Would you transcribe all of the data exactly, down to the last character?

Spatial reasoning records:
_ _ _ _ _

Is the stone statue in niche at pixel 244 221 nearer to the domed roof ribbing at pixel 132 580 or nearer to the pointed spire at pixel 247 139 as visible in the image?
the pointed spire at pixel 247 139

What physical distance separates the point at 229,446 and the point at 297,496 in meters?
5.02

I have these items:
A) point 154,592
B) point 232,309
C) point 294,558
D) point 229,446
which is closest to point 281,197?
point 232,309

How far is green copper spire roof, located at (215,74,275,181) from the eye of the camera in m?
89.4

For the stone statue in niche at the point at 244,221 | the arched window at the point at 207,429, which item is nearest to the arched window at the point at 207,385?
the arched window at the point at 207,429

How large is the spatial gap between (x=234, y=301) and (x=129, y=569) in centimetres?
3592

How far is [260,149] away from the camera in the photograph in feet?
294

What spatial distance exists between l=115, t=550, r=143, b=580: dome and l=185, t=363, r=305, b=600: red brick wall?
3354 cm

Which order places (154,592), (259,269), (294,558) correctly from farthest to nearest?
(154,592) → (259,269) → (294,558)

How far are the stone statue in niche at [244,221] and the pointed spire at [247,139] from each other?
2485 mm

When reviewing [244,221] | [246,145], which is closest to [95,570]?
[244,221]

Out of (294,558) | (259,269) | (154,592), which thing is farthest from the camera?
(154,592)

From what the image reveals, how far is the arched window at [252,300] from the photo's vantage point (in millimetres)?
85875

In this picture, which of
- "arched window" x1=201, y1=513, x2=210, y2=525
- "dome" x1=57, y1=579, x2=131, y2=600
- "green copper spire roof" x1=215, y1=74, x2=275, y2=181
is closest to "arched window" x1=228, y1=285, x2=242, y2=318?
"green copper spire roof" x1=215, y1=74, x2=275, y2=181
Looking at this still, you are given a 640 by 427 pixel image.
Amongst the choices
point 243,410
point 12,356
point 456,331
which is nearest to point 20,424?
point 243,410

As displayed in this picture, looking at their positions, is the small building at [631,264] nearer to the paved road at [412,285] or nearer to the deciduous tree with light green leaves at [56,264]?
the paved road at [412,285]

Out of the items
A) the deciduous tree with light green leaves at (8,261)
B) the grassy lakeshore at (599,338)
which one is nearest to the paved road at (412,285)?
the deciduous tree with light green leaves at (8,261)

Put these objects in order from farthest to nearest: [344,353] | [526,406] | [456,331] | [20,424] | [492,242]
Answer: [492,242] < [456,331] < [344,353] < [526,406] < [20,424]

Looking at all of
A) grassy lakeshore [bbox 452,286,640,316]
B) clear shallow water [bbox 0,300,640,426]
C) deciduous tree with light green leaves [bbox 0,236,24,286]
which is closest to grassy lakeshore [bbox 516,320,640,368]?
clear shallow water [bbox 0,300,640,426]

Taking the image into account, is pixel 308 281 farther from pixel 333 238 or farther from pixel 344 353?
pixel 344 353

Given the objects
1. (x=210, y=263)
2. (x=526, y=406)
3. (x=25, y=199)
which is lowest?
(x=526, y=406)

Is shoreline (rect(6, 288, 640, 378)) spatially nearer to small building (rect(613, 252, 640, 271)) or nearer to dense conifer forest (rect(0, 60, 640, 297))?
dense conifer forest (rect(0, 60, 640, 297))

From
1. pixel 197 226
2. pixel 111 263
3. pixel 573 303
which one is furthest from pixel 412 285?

_ _ _ _ _

• [RESPONSE]:
Is the stone statue in niche at pixel 244 221 nearer to the domed roof ribbing at pixel 132 580 or nearer to the pointed spire at pixel 247 139 as visible in the image?
the pointed spire at pixel 247 139

What physical distance separates the point at 229,446 and the point at 297,496 in meters?
5.02

I have these items:
A) point 154,592
B) point 232,309
C) point 294,558
D) point 229,446
which is closest to point 281,197?
point 232,309

How far is green copper spire roof, located at (215,74,275,181) from the eye of the camera in m?
89.4

For the stone statue in niche at the point at 244,221 | the arched window at the point at 207,429, which item is nearest to the arched window at the point at 207,385?
the arched window at the point at 207,429

How large is the spatial gap between (x=234, y=301) and (x=129, y=569) in centimetres?
3592

How far is [260,149] away from the camera in the photograph in feet?
294

What spatial distance exists between l=115, t=550, r=143, b=580: dome and l=185, t=363, r=305, b=600: red brick wall?
3354 cm

Which order places (154,592), (259,269), (294,558) correctly from farthest to nearest?
(154,592) → (259,269) → (294,558)

How far are the stone statue in niche at [244,221] and the pointed spire at [247,139] from each other?
2485 mm

When reviewing [244,221] | [246,145], which is closest to [95,570]?
[244,221]

Out of (294,558) | (259,269) | (154,592), which thing is farthest from the camera?
(154,592)

From what the image reveals, how far is the arched window at [252,300] from the photo's vantage point (in millimetres)?
85875

In this picture, which of
- "arched window" x1=201, y1=513, x2=210, y2=525
- "dome" x1=57, y1=579, x2=131, y2=600
- "green copper spire roof" x1=215, y1=74, x2=275, y2=181
is closest to "arched window" x1=228, y1=285, x2=242, y2=318?
"green copper spire roof" x1=215, y1=74, x2=275, y2=181
Looking at this still, you are given a 640 by 427 pixel image.
Amongst the choices
point 243,410
point 12,356
point 456,331
which is nearest to point 20,424?
point 243,410

As displayed in this picture, looking at their positions, is the small building at [631,264] nearer to the paved road at [412,285] or nearer to the deciduous tree with light green leaves at [56,264]?
the paved road at [412,285]

Out of the items
A) the deciduous tree with light green leaves at (8,261)
B) the grassy lakeshore at (599,338)
which one is nearest to the paved road at (412,285)?
the deciduous tree with light green leaves at (8,261)

Put these objects in order from farthest to nearest: [344,353] | [526,406] | [456,331] | [20,424] | [492,242]
Answer: [492,242] < [456,331] < [344,353] < [526,406] < [20,424]

Looking at all of
A) grassy lakeshore [bbox 452,286,640,316]
B) clear shallow water [bbox 0,300,640,426]
C) deciduous tree with light green leaves [bbox 0,236,24,286]
which is closest to grassy lakeshore [bbox 516,320,640,368]?
clear shallow water [bbox 0,300,640,426]

Taking the image into account, is pixel 308 281 farther from pixel 333 238 or farther from pixel 344 353?
pixel 344 353

Given the objects
1. (x=210, y=263)
2. (x=526, y=406)
3. (x=25, y=199)
which is lowest?
(x=526, y=406)

Is shoreline (rect(6, 288, 640, 378)) spatially nearer to small building (rect(613, 252, 640, 271)) or nearer to dense conifer forest (rect(0, 60, 640, 297))?
dense conifer forest (rect(0, 60, 640, 297))

From
1. pixel 197 226
2. pixel 111 263
3. pixel 573 303
which one is furthest from pixel 412 285?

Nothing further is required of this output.